Is the Canadian driving license valid in the US if you are going to live in US for a long time?


----------



## Bevdeforges (Nov 16, 2007)

Depends on where you settle in the US. Each state has its own requirements - some require you to obtain a local license in as little as 10 days after moving to the state. The more usual terms give you 30 days to do so.
Cheers,
Bev


----------



## twostep (Apr 3, 2008)

Driving privileges are managed on state level. Most states call the agency Department of Motor Vehicle DMV. Google is your friend.


----------



## okko25 (Aug 19, 2018)

I am going to USA like a tourist. I'm from Russia. I plan to rent a car. Can I use russian driving license? I will be in Texas during in a month.


----------



## Crawford (Jan 23, 2011)

bluepixie said:


> Is the Canadian driving license valid in the US if you are going to live in US for a long time?


Usually not.... once resident, most states demand you take out a State licence after a driving test.


----------



## Bellthorpe (Jun 23, 2013)

twostep said:


> Driving privileges are managed on state level. Most states call the agency Department of Motor Vehicle DMV. Google is your friend.

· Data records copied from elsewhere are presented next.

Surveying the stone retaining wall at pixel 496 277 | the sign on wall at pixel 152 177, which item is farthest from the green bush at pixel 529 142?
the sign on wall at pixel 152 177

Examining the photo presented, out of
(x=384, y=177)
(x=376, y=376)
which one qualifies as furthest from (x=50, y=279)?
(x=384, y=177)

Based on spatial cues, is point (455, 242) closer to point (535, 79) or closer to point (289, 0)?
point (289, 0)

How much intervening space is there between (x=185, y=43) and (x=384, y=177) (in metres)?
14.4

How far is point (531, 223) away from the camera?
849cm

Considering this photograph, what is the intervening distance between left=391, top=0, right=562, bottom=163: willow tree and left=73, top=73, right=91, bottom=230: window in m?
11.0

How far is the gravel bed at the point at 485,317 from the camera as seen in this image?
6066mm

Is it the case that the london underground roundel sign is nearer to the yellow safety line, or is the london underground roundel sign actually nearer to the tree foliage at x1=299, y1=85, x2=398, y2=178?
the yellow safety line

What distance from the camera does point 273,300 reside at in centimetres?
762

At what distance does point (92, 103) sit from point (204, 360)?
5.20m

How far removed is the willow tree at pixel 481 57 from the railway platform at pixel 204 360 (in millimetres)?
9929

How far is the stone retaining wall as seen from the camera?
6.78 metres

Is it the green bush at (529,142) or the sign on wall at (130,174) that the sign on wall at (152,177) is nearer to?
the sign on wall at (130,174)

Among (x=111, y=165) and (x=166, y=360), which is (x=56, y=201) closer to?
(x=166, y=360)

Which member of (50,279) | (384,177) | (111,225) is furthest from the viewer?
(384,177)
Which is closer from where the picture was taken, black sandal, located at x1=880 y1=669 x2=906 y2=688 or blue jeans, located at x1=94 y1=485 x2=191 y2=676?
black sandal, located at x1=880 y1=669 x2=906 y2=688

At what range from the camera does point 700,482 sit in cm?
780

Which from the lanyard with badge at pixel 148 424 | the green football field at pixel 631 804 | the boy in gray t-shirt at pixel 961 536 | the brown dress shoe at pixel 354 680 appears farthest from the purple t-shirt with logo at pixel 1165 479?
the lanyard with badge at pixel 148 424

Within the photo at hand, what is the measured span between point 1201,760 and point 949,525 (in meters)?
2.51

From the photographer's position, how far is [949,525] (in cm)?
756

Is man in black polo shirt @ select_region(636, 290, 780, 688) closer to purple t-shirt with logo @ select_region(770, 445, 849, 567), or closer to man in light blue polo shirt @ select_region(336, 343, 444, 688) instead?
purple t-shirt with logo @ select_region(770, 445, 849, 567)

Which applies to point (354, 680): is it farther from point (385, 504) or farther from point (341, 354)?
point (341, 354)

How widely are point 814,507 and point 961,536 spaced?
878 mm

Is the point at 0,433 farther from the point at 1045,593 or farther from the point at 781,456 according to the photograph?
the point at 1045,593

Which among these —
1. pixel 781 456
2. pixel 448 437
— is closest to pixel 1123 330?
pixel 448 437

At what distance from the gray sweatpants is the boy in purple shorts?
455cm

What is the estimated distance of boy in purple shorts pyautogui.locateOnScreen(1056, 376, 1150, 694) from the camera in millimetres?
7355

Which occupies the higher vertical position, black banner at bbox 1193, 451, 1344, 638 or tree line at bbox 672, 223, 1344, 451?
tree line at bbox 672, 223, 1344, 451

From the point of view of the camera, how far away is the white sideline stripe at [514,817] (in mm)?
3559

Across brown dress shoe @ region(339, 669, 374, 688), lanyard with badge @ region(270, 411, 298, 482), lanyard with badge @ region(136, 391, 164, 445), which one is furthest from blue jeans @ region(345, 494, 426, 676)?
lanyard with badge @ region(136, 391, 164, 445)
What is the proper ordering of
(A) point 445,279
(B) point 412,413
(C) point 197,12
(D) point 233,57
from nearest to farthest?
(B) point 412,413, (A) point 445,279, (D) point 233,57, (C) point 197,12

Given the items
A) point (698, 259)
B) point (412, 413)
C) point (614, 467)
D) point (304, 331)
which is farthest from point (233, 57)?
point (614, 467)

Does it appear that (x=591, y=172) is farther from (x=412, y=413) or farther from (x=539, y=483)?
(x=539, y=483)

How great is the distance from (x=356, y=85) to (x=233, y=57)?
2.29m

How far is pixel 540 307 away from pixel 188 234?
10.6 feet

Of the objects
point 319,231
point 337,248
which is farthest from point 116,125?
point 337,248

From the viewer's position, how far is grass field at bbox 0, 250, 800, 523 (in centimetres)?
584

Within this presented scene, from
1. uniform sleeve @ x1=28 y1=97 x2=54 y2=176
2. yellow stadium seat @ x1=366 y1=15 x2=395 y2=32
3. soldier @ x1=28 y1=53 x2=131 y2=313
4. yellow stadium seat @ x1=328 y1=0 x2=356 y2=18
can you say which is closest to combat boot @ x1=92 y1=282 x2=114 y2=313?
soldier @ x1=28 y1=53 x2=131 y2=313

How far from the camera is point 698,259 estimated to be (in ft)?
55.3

Quite. But don't make the Google-assisted mistake of ending up at https://www.dmv.org/ which is *not* an official site.


----------



## beryfarnandas (Oct 3, 2018)

Yes, a full Canadian license that is current is valid in the United States. You may drive with your Canadian license within the borders of the U.S. due to reciprocal agreements that the U.S. and Canada have with each other in regards to driver's licenses


----------



## twostep (Apr 3, 2008)

beryfarnandas said:


> Yes, a full Canadian license that is current is valid in the United States. You may drive with your Canadian license within the borders of the U.S. due to reciprocal agreements that the U.S. and Canada have with each other in regards to driver's licenses


Please post an official link.

Driving privileges are being are being managed on state level in the US. Visitors can drive with their drivers license (plus international drivers license in some states) for up to the expiration of I94. Visa holders fall under the requirements of the individual state of residence. Reciprocity can mean no driving test, no written test.


----------